Day 3 of the UCU strike and we move onto fiscal austerity. This is the type of austerity we normally think of – increasing taxes and reducing government spending – and the most prevalent feature of all the UK governments we have had since 2010, with the cumulative lack of investment in the economy which is the underlying cause of most of the industrial action now taking place all around us. People are not just upset that their pay has not kept pace with inflation for 12 years, it is also the cumulative degradation of the conditions under which they work, seek healthcare, seek education for their children, travel anywhere or don ‘t travel anywhere that has enraged so many.

Rishi Sunak says he would love to give nurses a “massive” pay rise, but insists the money needs to be prioritised in other areas of the health service. Jeremy Hunt insists that his priority is tackling inflation and that public sector pay rises cannot be allowed to jeopardise this. Health secretary Steve Barclay hints that striking NHS staff could be offered a better pay deal from April – if unions accept “productivity and efficiency” reforms in return.

But improving productivity at work requires investment in where you work, as numerous studies have confirmed (one example here). Whereas, as the FT has shown recently, the UK has done the following since 2010:

Source: FT graphic by John Burn-Murdoch

And what about Jeremy Hunt’s reasons for keeping pay reducing in real terms in the public sector year after year? That paying an inflation matching increase would in some way “lock in” inflation. As Blair Fix tweeted recently:

Most economists accept that a wage-price spiral is possible, leading to runaway inflation. But why isn’t an interest-price spiral also possible? Interest and wages are just two forms of income. So why is one spiral ‘obvious’ while the other is blasphemy?

It doesn’t make sense until you realize that mainstream economists are in the business of legitimizing capitalist income. Wages can drive inflation (bad workers!) … but capitalist income is always productive.

He has also written about the problems caused by following economic theories treating inflation as a single value, when it is of course an average (or in fact usually at least an average of an average, sometimes switching between arithmetic and geometric averages in the process) taken of a highly volatile underlying data set. It is often said that inflation is redistributive: benefitting borrowers at the expense of lenders. However, one of the insights from Fix’s piece, drawing on Nitzan’s and Bichlar’s work in the 90s, is that big business also benefits from inflation: large corporations and oligopolies are raising prices the fastest at the expense of smaller businesses. Why do we never hear that this is driving inflation?

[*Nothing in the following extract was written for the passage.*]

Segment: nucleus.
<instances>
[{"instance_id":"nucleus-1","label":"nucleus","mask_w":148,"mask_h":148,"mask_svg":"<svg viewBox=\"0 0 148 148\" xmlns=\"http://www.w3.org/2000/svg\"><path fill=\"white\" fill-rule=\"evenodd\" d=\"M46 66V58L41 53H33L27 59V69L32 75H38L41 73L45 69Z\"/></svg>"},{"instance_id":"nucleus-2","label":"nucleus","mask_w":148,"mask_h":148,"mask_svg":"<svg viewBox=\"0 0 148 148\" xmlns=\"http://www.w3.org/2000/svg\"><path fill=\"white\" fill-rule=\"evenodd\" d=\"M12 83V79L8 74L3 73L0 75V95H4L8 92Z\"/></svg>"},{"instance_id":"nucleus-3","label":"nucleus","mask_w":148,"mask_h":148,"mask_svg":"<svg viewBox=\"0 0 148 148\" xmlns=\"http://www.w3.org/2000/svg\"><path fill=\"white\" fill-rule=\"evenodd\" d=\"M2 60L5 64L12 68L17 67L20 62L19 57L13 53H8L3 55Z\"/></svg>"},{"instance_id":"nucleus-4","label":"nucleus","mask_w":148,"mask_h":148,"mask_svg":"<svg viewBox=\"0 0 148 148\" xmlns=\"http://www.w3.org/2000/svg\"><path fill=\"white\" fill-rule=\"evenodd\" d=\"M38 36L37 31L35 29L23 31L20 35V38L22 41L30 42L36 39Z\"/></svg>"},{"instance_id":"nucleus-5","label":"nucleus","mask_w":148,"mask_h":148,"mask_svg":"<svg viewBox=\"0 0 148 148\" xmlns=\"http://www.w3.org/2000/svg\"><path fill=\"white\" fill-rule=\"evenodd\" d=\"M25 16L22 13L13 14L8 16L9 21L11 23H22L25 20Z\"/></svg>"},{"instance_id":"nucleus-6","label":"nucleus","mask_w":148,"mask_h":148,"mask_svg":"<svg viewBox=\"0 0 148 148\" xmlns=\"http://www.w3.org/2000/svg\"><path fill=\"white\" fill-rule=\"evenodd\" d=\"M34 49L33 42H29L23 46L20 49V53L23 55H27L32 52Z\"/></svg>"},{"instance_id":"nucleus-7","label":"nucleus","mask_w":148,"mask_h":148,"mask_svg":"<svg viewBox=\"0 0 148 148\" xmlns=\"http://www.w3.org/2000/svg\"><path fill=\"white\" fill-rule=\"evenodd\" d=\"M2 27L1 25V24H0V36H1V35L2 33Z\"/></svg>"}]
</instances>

Because capitalist income is, in their view, “always productive”, you won’t hear about rent-price spirals or profit-price spirals from the current Government. Instead we will hear about how inflation needs to be reduced and this can only be done by further depressing the real value of all of our incomes for another year. This is what the Office for Budget Responsibility (OBR) has to say about CPI:

Following the Russian invasion of Ukraine, we now expect CPI inflation to peak in the fourth quarter of 2022 at its highest rate in around 40 years. The increase is driven primarily by higher gas prices feeding into sharp rises in domestic energy bills, alongside higher fuel prices and global goods inflation. Inflation then falls rapidly, and temporarily goes negative in mid-2024 as energy bills fall back and some global supply pressures reverse.

Source: Office for Budget Responsibility

On nominal wage growth and its contribution to Real Household Disposable Income (RHDI) they have this to say:

Nominal wage growth is also high in 2022 and 2023, although not high enough to prevent real wages from falling significantly. The contribution of labour income to annual RHDI growth then settles at an average of 2 percentage points a year over the remainder of the forecast.

Since one of the original motivations for starting this blog was the poor forecasting ability of the OBR, I am not going to set too much store on these forecasts, other than to point out the confidence it has that labour income demands will be thwarted and we will all see our real wages fall significantly over the next year. All in pursuit of a policy for which the expected value appears to be 6 months of deflation.

Deflation would be a disaster, As Frances Coppola has written:

Those who have money are happy because they are becoming wealthier. But someone, somewhere, is going hungry.

As she concludes:

So I’d rather money wasn’t deliberately kept scarce to placate savers. Let the supply of money respond to demand for it. When everyone wants to save in the form of money, you need to produce more of it so those who need to spend money don’t starve. Obviously, we don’t want to create so much money that it becomes worthless. But it is better to risk waking the demon of inflation than to deny people the means to live.

So when the Government says that they need to repress my pay in order to avoid locking in inflation, it reminds me of this paragraph from Catch 22:

Morale was deteriorating and it was all Yossarian’s fault. The country was in peril; he was jeopardizing his traditional rights of freedom and independence by daring to exercise them.

A Government intent on crushing real wage growth or even the hope of it while explicitly targeting deflation within the next two years; an extreme assymetry of power between wage earners on the one hand and lobbying corporations and asset owners on the other. This is why so many of us are exercising our traditional rights today.